Dalam sebuah laporan dari lembaga urgewald yang berbasis di Jerman, BNI tercatat saat ini masih memberi pinjaman ke perusahaan batu bara yang terdaftar pada Global Coal Exit List (GCEL) 2020. BNI diduga mendanai proyek tidak ramah lingkungan hingga USD 2000 juta selama periode Oktober 2018 hingga Oktober 2020.
Pakar Hukum Pidana Universitas Indonesia Eva Achjani Zulfa mengatakan BNI seharusnya mengedepankan asas prudencial banking atau kehati-hatian karena yang dikelola adalah dana masyarakat. Hal itu dilakukan agar tidak terjadi perbuatan melawan hukum di internal corporatenya.
“Pada dasarnya di dalam lembaga perbankan dikenal adanya asas prudencial banking dalam mengelola keuangan serta pembiayaan yang melibatkan bank. Jadi sikap bank harus sangat berhati-hati karena menyangkut dana nasabah,” katanya kepada wartawan, Senin (9/5/2022)
Eva berujar, jika ditemukan indikasi pelanggaran hukum, maka penegak hukum seperti KPK maupun Kejaksaan harus turun tangan.
“Bila hal ini dilanggar ketentuan dalam UU Perbankan mengenai prudencial banking ini ada dalam Pasal 49 ayat (2) huruf b, di mana ancaman pidananya minimal 3 tahun dan maksimal 8 tahun (penjara) dan denda maksimum 100 Miliar,” ucap Eva.
Sementara Pengamat Perbankan Deni Daruri menyebutkan adanya petisi tersebut agar BNI menyusun strategi pembiayaan dari black ke green.
“Petisi tersebut bertujuan baik. BNI pun seharusnya menyusun roadmap dan strategi peralihan pembiayaan dari black ke green, untuk memudahkan dan memitigasi berbagai resiko kedepan,” kata Deni kepada wartawan.

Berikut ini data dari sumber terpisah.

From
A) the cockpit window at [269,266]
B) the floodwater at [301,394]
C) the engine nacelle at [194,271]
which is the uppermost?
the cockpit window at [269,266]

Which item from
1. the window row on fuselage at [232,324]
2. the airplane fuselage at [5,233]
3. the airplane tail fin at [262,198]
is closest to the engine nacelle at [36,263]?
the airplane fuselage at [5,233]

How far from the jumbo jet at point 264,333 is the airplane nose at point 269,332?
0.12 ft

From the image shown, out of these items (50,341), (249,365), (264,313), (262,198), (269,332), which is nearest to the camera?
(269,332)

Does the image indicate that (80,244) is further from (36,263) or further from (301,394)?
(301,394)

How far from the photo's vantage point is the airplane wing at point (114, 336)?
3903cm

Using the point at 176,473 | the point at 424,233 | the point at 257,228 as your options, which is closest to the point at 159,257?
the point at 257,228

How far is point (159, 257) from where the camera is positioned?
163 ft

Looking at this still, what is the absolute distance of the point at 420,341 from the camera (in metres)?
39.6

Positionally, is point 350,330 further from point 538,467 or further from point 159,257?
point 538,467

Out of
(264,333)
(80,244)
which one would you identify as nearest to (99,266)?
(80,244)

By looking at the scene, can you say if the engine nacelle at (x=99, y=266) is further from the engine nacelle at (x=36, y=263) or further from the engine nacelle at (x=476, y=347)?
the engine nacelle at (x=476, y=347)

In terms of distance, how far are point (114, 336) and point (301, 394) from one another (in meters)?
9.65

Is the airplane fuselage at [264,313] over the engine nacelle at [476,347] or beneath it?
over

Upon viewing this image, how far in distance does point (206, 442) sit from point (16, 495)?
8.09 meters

Sementara dugaan adanya pendanaan perusahaan batubara tanpa agunan, Deni mengatakan bahwa perlu adanya transparansi ke publik, sehingga tidak menimbulkan asumsi.
“Jika publik tahu belakangan akan berpengaruh terhadap citra perusahaan, kinerja ESG perusahaan juga akan menurun dan dampaknya pasti merugikan perusahaan sendiri,” kata dia.

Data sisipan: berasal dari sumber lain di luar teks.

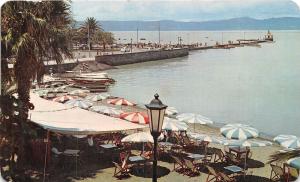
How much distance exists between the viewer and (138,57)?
231 ft

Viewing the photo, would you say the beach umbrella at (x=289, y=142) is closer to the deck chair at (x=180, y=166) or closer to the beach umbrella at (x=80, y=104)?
the deck chair at (x=180, y=166)

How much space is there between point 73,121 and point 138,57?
58.0 m

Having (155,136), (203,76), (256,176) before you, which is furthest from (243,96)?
(155,136)

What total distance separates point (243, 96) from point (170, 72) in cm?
2165

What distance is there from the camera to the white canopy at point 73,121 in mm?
11914

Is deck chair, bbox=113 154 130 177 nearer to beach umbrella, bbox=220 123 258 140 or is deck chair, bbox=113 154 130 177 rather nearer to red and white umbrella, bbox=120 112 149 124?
red and white umbrella, bbox=120 112 149 124

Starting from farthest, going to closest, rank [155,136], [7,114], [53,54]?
[53,54] < [7,114] < [155,136]

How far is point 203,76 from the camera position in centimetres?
5997


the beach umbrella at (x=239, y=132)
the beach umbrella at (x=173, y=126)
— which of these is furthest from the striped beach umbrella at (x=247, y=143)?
the beach umbrella at (x=173, y=126)

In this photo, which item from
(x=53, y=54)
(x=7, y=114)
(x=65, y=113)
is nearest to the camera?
(x=7, y=114)

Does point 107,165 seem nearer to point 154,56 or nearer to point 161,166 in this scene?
point 161,166

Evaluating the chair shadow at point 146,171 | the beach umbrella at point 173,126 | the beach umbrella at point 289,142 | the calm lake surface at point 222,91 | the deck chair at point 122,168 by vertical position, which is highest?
the beach umbrella at point 173,126

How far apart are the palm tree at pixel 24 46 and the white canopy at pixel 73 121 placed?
1.00 meters

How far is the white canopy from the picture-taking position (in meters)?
11.9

Terkait masalah tersebut, Deni mengatakan sebetulnya Otoritas Jasa Keuangan (OJK) telah memberikan 12 kategori kegiatan usaha berkelanjutan yang menjadi acuan LJK (Lembaga Jasa Keuangan) untuk melakukan pembiayaan.
“Namun memang belum ada sanksi ataupun insentif yang diberikan kepada LJK. Perlu adanya pengawasan serta review (sanksi dan insentif) jika ingin pembiayaan berkelanjutan dapat benar-benar berjalan,” pungkasnya.
Sebelumnya, beberapa komunitas anak muda yang terdiri dari Fossil Free (FF) Jogjakarta, UI, Climate Rangers (CR) Jakarta, BEM UI, BEM FIA UI, dan Jeda Untuk Iklim menggelar aksi Fossil Free BNI pada hari Minggu, 27 Februari 2022. Aksi protes tersebut dilakukan di sekitar gedung BNI Jakarta.
BNI dinilai menjadi salah satu bank papan atas Indonesia yang masih mendanai batu bara, penyebab krisis iklim.